→ **THE TASK**: Repeat exactly the lines of the listing from the line containing "Of bare tree" through its last line, and nothing beyond them.

---------------

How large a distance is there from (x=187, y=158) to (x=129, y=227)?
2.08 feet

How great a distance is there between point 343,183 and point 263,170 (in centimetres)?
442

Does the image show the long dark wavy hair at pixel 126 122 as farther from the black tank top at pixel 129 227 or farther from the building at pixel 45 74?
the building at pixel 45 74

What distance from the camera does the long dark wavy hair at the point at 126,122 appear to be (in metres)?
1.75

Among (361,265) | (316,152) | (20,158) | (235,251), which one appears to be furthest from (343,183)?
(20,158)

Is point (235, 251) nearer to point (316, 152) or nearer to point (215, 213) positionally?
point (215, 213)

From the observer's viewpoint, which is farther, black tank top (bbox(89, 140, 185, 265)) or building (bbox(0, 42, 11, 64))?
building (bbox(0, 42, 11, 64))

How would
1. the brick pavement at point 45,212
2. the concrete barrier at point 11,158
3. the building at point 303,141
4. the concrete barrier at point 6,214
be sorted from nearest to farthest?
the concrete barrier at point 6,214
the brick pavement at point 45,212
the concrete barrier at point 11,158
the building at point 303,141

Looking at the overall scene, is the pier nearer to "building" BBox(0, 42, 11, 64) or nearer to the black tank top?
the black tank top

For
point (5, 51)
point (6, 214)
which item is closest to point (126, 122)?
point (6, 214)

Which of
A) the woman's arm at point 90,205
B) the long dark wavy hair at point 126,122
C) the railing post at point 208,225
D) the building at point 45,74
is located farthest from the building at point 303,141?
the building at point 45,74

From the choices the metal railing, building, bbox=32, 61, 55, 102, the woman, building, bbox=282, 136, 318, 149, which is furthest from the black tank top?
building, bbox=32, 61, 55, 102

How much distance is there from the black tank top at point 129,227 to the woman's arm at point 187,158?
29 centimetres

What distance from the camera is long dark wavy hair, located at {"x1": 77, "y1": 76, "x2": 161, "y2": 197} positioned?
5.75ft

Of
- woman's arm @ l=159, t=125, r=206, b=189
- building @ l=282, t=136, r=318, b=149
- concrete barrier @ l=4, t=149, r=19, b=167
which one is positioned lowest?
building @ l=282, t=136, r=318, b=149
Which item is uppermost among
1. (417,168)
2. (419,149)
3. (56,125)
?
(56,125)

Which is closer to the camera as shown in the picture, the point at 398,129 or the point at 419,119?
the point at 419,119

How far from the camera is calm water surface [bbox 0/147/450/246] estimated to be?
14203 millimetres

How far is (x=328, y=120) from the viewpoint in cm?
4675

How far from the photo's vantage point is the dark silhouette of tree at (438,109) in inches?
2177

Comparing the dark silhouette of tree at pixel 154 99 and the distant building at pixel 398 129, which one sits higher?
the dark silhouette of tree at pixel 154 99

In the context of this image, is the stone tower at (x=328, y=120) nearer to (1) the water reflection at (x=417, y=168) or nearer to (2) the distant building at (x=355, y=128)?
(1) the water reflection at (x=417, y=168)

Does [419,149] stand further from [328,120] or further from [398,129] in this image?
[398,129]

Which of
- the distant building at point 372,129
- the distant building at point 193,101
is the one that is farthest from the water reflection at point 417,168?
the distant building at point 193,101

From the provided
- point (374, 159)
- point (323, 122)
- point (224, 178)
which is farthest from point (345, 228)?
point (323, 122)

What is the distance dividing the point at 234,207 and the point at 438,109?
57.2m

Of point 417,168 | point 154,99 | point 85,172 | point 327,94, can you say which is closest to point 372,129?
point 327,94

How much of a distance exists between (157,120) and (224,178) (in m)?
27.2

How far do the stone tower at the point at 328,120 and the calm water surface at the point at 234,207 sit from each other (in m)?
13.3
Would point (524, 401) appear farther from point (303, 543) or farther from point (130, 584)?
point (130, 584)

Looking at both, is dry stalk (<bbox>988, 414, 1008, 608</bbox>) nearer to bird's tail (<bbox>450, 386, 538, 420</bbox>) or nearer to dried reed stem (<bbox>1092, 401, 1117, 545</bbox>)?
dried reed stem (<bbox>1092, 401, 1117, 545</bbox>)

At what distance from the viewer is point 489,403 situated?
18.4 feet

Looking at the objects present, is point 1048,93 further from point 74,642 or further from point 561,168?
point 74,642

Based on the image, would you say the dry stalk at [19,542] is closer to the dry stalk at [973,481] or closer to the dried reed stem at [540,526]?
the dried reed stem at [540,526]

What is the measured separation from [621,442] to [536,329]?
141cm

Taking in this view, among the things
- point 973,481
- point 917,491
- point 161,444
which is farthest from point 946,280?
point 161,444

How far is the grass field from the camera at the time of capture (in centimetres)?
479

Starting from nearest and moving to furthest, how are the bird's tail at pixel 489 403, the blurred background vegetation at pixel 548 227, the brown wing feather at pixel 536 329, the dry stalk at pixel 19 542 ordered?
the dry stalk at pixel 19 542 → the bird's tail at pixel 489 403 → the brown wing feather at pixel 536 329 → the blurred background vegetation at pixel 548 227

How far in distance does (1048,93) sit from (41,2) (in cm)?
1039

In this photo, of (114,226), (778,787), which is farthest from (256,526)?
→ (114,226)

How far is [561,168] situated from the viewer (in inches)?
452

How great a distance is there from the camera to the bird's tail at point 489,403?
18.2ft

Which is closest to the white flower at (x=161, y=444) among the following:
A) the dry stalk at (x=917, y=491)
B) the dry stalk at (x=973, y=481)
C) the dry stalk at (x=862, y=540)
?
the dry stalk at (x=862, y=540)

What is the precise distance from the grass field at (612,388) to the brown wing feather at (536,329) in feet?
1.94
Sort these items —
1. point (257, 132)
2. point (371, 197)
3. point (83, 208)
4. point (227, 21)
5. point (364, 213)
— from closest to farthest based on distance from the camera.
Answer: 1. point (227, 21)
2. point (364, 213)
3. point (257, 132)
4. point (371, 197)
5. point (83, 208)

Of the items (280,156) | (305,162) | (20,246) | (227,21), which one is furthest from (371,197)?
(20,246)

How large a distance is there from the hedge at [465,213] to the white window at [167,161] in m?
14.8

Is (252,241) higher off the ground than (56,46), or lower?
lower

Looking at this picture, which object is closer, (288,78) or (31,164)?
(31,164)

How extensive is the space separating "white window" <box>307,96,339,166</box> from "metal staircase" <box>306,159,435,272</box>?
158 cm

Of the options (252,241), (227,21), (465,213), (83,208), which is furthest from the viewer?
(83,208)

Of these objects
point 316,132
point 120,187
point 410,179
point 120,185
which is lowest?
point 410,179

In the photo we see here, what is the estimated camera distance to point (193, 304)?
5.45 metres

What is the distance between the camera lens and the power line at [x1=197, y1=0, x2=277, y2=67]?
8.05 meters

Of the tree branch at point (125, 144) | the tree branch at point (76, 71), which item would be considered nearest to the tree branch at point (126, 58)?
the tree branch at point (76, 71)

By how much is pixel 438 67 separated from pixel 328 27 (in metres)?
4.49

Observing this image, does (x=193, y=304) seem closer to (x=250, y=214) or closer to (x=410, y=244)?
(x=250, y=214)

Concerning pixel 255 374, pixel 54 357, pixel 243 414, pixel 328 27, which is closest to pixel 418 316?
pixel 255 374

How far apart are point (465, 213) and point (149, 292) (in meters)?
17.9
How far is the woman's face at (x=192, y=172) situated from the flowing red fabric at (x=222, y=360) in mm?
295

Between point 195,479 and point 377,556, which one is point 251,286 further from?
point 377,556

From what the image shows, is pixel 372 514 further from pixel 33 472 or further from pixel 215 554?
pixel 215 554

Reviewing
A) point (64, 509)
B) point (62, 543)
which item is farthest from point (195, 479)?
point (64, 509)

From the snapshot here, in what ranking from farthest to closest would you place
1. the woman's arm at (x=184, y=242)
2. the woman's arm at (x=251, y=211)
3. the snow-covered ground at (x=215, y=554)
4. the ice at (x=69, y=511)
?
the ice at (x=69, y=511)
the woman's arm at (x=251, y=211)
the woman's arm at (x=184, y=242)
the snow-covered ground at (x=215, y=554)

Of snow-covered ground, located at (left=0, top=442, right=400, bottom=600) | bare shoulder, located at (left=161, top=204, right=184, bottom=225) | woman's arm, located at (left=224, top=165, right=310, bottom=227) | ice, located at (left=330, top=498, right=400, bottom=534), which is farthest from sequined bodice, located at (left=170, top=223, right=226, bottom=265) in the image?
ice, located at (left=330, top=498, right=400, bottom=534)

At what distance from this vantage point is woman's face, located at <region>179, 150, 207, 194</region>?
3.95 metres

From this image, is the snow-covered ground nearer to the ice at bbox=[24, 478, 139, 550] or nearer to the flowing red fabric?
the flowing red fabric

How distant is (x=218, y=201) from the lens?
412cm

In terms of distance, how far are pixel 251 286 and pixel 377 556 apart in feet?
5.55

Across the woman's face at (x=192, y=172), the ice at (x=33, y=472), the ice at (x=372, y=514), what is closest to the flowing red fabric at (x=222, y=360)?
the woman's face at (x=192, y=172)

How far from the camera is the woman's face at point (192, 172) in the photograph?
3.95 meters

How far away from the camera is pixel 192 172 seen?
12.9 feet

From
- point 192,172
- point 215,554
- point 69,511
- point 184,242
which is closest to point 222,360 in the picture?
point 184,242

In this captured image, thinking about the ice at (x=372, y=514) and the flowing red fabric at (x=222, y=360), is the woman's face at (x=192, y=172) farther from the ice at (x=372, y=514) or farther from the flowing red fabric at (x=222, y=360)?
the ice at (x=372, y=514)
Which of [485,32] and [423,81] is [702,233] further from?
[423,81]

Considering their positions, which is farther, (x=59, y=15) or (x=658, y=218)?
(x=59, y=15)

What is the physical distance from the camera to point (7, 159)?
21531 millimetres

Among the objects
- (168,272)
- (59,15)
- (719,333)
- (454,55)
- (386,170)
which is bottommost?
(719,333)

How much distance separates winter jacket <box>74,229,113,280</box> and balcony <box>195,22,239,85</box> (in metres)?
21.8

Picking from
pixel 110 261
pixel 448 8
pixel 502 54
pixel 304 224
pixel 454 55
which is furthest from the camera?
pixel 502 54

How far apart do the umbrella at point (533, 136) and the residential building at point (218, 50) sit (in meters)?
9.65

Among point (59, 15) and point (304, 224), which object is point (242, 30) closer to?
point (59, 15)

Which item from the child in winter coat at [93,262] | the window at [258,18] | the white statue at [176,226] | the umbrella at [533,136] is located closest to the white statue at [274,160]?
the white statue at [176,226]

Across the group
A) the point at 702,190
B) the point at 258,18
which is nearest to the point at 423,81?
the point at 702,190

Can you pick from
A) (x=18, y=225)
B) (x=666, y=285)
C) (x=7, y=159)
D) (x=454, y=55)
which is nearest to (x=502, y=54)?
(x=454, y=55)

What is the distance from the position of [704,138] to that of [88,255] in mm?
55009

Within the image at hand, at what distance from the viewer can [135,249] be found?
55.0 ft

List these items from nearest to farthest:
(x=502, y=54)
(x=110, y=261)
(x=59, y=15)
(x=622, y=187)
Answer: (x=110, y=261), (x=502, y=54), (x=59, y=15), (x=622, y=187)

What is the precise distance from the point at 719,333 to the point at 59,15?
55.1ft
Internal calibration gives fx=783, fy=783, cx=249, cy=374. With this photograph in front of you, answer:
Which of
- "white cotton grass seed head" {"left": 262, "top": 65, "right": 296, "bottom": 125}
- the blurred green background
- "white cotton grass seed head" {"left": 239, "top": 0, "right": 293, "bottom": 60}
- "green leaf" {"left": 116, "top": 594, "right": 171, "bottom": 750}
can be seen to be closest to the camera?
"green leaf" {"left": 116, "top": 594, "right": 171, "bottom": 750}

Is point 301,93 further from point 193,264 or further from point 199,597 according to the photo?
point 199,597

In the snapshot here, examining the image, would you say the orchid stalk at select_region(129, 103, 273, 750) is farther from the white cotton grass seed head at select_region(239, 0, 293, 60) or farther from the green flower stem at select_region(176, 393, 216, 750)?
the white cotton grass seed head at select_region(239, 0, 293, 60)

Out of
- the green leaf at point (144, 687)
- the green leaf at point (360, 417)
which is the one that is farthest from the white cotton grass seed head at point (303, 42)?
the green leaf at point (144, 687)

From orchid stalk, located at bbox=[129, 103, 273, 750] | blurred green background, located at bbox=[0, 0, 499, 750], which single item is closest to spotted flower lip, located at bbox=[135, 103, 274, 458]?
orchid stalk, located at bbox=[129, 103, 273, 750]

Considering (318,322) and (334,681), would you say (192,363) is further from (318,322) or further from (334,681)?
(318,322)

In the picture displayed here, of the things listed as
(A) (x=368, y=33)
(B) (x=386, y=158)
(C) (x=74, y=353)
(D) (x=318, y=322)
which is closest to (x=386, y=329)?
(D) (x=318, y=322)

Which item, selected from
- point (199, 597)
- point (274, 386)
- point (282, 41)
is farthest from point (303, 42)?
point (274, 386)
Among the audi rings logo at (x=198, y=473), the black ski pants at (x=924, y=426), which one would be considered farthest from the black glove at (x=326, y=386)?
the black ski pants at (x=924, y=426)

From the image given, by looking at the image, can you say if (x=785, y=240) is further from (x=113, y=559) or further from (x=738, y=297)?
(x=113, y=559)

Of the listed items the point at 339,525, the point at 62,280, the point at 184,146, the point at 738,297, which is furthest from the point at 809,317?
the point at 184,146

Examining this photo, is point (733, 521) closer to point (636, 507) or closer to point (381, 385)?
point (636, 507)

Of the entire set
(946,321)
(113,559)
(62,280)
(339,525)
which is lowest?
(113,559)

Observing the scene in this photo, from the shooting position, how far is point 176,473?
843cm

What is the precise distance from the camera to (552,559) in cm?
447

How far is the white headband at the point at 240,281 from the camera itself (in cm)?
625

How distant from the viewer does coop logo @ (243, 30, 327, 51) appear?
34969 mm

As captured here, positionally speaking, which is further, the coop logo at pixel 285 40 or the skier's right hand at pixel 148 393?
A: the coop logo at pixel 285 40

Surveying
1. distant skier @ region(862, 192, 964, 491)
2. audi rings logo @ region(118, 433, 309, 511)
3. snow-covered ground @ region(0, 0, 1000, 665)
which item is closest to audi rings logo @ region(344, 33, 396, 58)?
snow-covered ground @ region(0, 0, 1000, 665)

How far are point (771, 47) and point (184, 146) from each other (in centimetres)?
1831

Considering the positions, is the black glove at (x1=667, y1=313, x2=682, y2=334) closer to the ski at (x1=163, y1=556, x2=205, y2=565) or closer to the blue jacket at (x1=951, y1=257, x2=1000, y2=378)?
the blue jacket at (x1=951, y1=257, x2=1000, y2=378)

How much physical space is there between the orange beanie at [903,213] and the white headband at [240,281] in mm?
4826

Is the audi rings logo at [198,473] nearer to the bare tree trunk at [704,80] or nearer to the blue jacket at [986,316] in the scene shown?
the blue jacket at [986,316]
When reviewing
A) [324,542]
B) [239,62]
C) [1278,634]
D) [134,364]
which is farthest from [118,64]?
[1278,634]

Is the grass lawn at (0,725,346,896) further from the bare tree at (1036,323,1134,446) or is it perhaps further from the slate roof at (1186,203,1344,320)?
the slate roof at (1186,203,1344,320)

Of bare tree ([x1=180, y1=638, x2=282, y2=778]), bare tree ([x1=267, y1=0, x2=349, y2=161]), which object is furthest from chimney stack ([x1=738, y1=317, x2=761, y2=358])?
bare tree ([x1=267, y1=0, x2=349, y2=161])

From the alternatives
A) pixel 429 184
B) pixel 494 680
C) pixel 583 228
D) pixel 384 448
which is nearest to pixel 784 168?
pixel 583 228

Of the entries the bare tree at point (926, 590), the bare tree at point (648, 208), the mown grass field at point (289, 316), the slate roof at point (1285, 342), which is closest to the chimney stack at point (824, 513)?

---------------

→ **WRITTEN ANSWER**:
Of bare tree ([x1=180, y1=638, x2=282, y2=778]), bare tree ([x1=267, y1=0, x2=349, y2=161]), which object is furthest from chimney stack ([x1=738, y1=317, x2=761, y2=358])?
bare tree ([x1=267, y1=0, x2=349, y2=161])

From the alternatives
A) pixel 429 184
B) pixel 494 680
C) pixel 583 228
D) pixel 384 448
which is nearest to pixel 784 168?
pixel 583 228

Of the entries the bare tree at point (926, 590), the bare tree at point (648, 208), the mown grass field at point (289, 316), the slate roof at point (1285, 342), which is closest to the chimney stack at point (824, 513)?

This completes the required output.